I raise this because of an extraordinary action by Prime Minister Justin Trudeau’s ­Liberal government. But first, a little more history.

In 2019, two scientists at the National Microbiology ­Laboratory in Winnipeg were fired and had their security clearances revoked. The ­Winnipeg facility is one of only a handful of Level 4 labs in North America equipped to handle the most dangerous pathogens.

Among other duties, the two scientists, Xiangguo Qiu and her husband, Keding Cheng, had been working on deadly virus samples. Qiu oversaw the sending of these samples to the Wuhan Institute of Virology in China.

Amir Attaran, an epidemiologist at the University of Ottawa, had this to say: “We have a researcher who was removed by the RCMP from the highest-security laboratory that Canada has for reasons that government is unwilling to disclose. The intelligence remains secret. But what we know is that before she was removed, she sent one of the deadliest viruses on Earth … to a laboratory in China … that has links to the Chinese military.”

When news of the firings became known, a majority of MPs in the House demanded to be given all files relating to the matter.

After the Public Health Agency of Canada refused, and withheld more than 250 pages of records, the Speaker of the House, Anthony Rota, ordered the release of these documents. Rota, in passing, is a Liberal MP.

Rather than comply, Trudeau’s government is ­taking the Speaker to court. The ­Attorney General has filed papers in federal court asking that the records demanded by Rota remain secret.

The reason given for this unprecedented move is that release of the documents could be “injurious to international relations or national defence or national security.”

The Speaker has said he will fight the government in court, adding: “The legal system does not have any jurisdiction over the operations of the House. We are our own jurisdiction. That is something we will fight tooth and nail to protect.”

It’s difficult to avoid the conclusion that the damage done by releasing these files has nothing to do with embarrassing another government — in this case, presumably, the government of China. More likely it has everything to do with embarrassing the government of Canada.

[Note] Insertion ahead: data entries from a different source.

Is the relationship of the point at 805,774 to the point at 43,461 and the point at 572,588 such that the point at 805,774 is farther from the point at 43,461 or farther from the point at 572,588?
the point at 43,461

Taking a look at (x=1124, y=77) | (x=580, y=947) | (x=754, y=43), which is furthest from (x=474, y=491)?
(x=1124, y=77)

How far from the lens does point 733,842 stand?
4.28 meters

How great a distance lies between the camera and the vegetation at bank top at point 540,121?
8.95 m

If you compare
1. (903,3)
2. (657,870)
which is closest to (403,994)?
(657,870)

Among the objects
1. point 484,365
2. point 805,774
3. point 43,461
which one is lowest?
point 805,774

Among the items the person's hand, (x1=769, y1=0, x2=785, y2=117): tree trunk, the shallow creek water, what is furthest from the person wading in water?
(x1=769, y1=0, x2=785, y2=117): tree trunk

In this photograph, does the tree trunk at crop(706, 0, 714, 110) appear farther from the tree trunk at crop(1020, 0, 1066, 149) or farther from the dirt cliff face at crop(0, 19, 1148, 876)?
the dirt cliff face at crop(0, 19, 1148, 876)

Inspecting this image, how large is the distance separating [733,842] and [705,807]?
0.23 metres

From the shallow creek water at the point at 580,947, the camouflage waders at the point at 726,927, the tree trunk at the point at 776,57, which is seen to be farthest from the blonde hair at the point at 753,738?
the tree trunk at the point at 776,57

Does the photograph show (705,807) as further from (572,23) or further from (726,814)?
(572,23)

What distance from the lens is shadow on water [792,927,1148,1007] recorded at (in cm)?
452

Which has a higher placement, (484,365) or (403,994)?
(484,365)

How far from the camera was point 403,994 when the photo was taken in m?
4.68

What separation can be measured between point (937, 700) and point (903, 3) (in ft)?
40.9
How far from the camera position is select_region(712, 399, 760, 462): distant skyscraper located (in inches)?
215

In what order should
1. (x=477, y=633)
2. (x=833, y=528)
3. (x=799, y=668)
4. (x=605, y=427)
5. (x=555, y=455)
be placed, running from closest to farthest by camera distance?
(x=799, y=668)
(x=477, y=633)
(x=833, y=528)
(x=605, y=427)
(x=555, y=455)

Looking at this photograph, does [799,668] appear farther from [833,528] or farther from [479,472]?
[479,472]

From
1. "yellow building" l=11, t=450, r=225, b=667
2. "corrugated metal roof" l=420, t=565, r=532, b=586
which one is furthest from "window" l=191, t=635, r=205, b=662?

If the Winnipeg lab is ­experimenting with toxins that could be weaponized, for example, admitting that would certainly compromise national security.

But should it be doing such work?

On the other hand, if its efforts are aimed purely at advancing new forms of medical treatment, it’s hard to see why releasing that information would harm anyone. It would indeed be cause for pride.

The prime minister has said that in seeking these documents, the House of Commons has become “toxic.”

What is genuinely toxic is his disregard for parliamentary procedure and his attempt to overpower the Speaker by court order.